## Scene-based reasoning listing
========================================================================

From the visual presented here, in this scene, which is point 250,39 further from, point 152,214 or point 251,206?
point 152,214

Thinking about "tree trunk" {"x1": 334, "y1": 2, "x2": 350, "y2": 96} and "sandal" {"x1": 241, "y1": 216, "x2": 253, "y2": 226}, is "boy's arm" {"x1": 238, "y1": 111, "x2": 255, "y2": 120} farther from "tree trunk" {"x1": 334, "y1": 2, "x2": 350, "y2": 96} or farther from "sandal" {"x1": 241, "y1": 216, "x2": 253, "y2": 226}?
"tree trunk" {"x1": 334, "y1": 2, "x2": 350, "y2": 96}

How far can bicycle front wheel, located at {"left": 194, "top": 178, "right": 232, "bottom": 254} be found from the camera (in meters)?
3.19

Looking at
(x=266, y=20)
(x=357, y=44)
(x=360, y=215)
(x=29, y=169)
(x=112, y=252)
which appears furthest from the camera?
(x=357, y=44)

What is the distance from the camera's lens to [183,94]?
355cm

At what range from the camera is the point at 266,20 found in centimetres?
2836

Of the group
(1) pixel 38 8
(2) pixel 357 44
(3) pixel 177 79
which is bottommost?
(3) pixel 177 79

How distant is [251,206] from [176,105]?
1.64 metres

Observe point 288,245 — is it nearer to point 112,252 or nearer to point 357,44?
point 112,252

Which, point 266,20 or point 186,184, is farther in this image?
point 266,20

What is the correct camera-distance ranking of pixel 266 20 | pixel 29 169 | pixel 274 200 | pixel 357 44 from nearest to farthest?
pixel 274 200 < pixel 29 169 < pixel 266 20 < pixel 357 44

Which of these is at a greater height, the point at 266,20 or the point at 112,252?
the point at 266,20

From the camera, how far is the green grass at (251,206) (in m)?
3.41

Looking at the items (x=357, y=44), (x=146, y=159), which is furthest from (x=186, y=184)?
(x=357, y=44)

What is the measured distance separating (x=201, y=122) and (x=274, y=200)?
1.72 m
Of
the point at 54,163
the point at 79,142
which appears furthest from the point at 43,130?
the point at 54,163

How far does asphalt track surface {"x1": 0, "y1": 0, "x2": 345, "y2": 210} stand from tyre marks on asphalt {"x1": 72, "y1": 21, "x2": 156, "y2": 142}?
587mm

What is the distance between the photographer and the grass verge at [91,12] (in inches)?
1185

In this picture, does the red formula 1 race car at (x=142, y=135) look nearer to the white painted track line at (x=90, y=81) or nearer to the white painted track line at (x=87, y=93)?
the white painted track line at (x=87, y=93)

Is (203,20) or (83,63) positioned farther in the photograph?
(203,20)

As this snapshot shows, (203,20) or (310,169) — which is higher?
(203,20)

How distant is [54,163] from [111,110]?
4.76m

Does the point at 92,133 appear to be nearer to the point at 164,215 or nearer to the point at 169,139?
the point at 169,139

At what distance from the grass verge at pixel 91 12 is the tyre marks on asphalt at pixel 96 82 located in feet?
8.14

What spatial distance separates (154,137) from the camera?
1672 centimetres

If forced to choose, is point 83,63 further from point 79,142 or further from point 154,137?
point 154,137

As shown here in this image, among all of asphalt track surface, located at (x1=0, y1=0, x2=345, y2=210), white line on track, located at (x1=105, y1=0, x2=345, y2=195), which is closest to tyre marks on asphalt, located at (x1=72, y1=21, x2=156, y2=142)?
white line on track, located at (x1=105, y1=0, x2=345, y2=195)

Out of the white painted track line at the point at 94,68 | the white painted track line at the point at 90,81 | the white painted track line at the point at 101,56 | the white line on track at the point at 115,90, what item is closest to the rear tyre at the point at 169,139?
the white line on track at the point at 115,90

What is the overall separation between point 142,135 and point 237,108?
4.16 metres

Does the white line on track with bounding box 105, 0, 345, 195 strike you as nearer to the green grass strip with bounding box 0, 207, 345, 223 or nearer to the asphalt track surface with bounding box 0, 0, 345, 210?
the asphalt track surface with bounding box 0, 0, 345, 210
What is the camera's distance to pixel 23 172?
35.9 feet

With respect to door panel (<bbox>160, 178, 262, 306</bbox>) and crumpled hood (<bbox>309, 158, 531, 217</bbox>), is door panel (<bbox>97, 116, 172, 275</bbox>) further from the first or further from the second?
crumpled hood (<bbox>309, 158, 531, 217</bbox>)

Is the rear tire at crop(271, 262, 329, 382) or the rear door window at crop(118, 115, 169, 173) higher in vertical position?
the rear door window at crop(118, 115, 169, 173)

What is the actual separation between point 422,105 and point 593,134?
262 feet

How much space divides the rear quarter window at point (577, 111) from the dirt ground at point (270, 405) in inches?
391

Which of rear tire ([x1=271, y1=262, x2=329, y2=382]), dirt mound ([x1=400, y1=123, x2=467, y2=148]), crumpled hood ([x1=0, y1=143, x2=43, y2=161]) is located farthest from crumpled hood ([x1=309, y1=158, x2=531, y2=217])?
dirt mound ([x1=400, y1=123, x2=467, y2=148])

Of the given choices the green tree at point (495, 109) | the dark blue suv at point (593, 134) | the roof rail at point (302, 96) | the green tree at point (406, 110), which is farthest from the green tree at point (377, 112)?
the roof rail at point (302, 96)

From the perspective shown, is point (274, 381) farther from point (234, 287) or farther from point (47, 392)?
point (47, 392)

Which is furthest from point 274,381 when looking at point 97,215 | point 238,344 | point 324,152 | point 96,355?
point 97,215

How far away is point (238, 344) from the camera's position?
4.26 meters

========================================================================

## Problem requirements
Please output the listing, from the line with "Is the rear" through the end, as a two-column CSV with the headers text and answer. Give one row for each text and its answer, put each value in its own quoted field, and replace line breaks with spaces.

## Solved exercise
text,answer
"Is the rear tire at crop(271, 262, 329, 382) or the rear door window at crop(118, 115, 169, 173) higher in vertical position?","the rear door window at crop(118, 115, 169, 173)"
"What is the actual separation between point 422,105 and point 593,134?","262 feet"
"How much space divides the rear quarter window at point (577, 111) from the dirt ground at point (270, 405) in inches?","391"
"Which of rear tire ([x1=271, y1=262, x2=329, y2=382]), dirt mound ([x1=400, y1=123, x2=467, y2=148]), crumpled hood ([x1=0, y1=143, x2=43, y2=161]) is located farthest from crumpled hood ([x1=309, y1=158, x2=531, y2=217])?","dirt mound ([x1=400, y1=123, x2=467, y2=148])"
"Of the given choices the green tree at point (495, 109) | the dark blue suv at point (593, 134) | the roof rail at point (302, 96) | the green tree at point (406, 110), which is farthest from the green tree at point (377, 112)?","the roof rail at point (302, 96)"
"From the perspective shown, is point (274, 381) farther from point (234, 287) or farther from point (47, 392)?","point (47, 392)"
"Which is furthest from point 274,381 when looking at point 97,215 | point 238,344 | point 324,152 | point 96,355?","point 97,215"
"How far away is point (238, 344) from the camera's position?","4.26 meters"